An exact transcription of all the entries below is required.

» WORKING DATA

_ _ _

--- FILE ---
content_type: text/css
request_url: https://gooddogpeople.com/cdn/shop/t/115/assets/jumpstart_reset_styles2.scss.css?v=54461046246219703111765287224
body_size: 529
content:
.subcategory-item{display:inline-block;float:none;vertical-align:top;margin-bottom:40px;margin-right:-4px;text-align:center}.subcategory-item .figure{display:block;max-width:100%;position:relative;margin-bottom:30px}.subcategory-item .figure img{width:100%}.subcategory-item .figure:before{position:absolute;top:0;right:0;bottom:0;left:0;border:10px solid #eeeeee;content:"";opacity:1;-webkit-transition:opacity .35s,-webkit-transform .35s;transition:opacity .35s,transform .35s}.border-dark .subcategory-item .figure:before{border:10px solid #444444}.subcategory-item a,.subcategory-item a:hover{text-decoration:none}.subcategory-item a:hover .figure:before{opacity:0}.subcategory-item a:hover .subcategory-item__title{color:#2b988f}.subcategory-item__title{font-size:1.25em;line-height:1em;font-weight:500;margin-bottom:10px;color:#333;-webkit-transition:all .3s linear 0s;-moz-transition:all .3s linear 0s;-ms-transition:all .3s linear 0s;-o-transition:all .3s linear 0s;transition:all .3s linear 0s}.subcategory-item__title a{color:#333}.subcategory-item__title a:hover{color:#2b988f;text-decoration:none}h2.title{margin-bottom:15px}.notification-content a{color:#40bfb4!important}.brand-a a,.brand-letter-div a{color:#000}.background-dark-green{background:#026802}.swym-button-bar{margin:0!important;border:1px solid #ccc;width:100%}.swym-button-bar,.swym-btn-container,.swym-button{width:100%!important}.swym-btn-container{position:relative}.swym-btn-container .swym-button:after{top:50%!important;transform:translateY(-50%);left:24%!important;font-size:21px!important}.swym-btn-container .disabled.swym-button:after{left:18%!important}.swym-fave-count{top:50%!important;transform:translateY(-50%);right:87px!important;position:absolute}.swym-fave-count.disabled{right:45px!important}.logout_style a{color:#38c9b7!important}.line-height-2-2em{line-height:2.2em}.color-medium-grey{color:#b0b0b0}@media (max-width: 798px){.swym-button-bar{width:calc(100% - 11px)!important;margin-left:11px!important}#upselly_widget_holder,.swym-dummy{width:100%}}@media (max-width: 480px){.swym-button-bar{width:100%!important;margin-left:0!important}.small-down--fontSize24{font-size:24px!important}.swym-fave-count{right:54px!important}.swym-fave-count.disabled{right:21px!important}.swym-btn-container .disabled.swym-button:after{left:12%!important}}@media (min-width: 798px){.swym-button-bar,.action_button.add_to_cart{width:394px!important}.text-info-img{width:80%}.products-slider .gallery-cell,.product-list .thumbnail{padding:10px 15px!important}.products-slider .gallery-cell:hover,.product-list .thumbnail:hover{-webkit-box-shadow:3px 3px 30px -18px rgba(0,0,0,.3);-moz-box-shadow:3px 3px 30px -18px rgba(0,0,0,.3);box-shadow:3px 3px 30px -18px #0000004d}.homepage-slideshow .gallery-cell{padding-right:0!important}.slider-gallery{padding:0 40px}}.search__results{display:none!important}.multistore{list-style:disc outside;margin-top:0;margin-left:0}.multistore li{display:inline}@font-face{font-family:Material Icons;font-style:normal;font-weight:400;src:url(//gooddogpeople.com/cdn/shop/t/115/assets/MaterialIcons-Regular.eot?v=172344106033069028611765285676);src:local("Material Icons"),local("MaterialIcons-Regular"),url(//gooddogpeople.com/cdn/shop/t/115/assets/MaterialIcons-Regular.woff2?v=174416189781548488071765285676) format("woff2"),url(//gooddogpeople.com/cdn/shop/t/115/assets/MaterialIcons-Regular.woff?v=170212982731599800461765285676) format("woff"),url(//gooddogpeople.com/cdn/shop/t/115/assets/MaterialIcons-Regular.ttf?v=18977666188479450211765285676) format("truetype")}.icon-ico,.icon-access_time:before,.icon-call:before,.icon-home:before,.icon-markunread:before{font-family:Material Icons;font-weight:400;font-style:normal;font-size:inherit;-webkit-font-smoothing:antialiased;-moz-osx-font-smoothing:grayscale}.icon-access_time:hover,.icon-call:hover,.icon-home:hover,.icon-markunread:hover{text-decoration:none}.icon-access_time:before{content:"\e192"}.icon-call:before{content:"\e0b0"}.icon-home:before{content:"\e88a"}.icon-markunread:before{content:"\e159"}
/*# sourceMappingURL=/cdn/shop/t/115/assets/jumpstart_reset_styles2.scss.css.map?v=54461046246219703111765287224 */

_ _ _

» RESULT
--- FILE ---
content_type: text/css
request_url: https://gooddogpeople.com/cdn/shop/t/115/assets/jumpstart_reset_styles2.scss.css?v=54461046246219703111765287224
body_size: 529
content:
.subcategory-item{display:inline-block;float:none;vertical-align:top;margin-bottom:40px;margin-right:-4px;text-align:center}.subcategory-item .figure{display:block;max-width:100%;position:relative;margin-bottom:30px}.subcategory-item .figure img{width:100%}.subcategory-item .figure:before{position:absolute;top:0;right:0;bottom:0;left:0;border:10px solid #eeeeee;content:"";opacity:1;-webkit-transition:opacity .35s,-webkit-transform .35s;transition:opacity .35s,transform .35s}.border-dark .subcategory-item .figure:before{border:10px solid #444444}.subcategory-item a,.subcategory-item a:hover{text-decoration:none}.subcategory-item a:hover .figure:before{opacity:0}.subcategory-item a:hover .subcategory-item__title{color:#2b988f}.subcategory-item__title{font-size:1.25em;line-height:1em;font-weight:500;margin-bottom:10px;color:#333;-webkit-transition:all .3s linear 0s;-moz-transition:all .3s linear 0s;-ms-transition:all .3s linear 0s;-o-transition:all .3s linear 0s;transition:all .3s linear 0s}.subcategory-item__title a{color:#333}.subcategory-item__title a:hover{color:#2b988f;text-decoration:none}h2.title{margin-bottom:15px}.notification-content a{color:#40bfb4!important}.brand-a a,.brand-letter-div a{color:#000}.background-dark-green{background:#026802}.swym-button-bar{margin:0!important;border:1px solid #ccc;width:100%}.swym-button-bar,.swym-btn-container,.swym-button{width:100%!important}.swym-btn-container{position:relative}.swym-btn-container .swym-button:after{top:50%!important;transform:translateY(-50%);left:24%!important;font-size:21px!important}.swym-btn-container .disabled.swym-button:after{left:18%!important}.swym-fave-count{top:50%!important;transform:translateY(-50%);right:87px!important;position:absolute}.swym-fave-count.disabled{right:45px!important}.logout_style a{color:#38c9b7!important}.line-height-2-2em{line-height:2.2em}.color-medium-grey{color:#b0b0b0}@media (max-width: 798px){.swym-button-bar{width:calc(100% - 11px)!important;margin-left:11px!important}#upselly_widget_holder,.swym-dummy{width:100%}}@media (max-width: 480px){.swym-button-bar{width:100%!important;margin-left:0!important}.small-down--fontSize24{font-size:24px!important}.swym-fave-count{right:54px!important}.swym-fave-count.disabled{right:21px!important}.swym-btn-container .disabled.swym-button:after{left:12%!important}}@media (min-width: 798px){.swym-button-bar,.action_button.add_to_cart{width:394px!important}.text-info-img{width:80%}.products-slider .gallery-cell,.product-list .thumbnail{padding:10px 15px!important}.products-slider .gallery-cell:hover,.product-list .thumbnail:hover{-webkit-box-shadow:3px 3px 30px -18px rgba(0,0,0,.3);-moz-box-shadow:3px 3px 30px -18px rgba(0,0,0,.3);box-shadow:3px 3px 30px -18px #0000004d}.homepage-slideshow .gallery-cell{padding-right:0!important}.slider-gallery{padding:0 40px}}.search__results{display:none!important}.multistore{list-style:disc outside;margin-top:0;margin-left:0}.multistore li{display:inline}@font-face{font-family:Material Icons;font-style:normal;font-weight:400;src:url(//gooddogpeople.com/cdn/shop/t/115/assets/MaterialIcons-Regular.eot?v=172344106033069028611765285676);src:local("Material Icons"),local("MaterialIcons-Regular"),url(//gooddogpeople.com/cdn/shop/t/115/assets/MaterialIcons-Regular.woff2?v=174416189781548488071765285676) format("woff2"),url(//gooddogpeople.com/cdn/shop/t/115/assets/MaterialIcons-Regular.woff?v=170212982731599800461765285676) format("woff"),url(//gooddogpeople.com/cdn/shop/t/115/assets/MaterialIcons-Regular.ttf?v=18977666188479450211765285676) format("truetype")}.icon-ico,.icon-access_time:before,.icon-call:before,.icon-home:before,.icon-markunread:before{font-family:Material Icons;font-weight:400;font-style:normal;font-size:inherit;-webkit-font-smoothing:antialiased;-moz-osx-font-smoothing:grayscale}.icon-access_time:hover,.icon-call:hover,.icon-home:hover,.icon-markunread:hover{text-decoration:none}.icon-access_time:before{content:"\e192"}.icon-call:before{content:"\e0b0"}.icon-home:before{content:"\e88a"}.icon-markunread:before{content:"\e159"}
/*# sourceMappingURL=/cdn/shop/t/115/assets/jumpstart_reset_styles2.scss.css.map?v=54461046246219703111765287224 */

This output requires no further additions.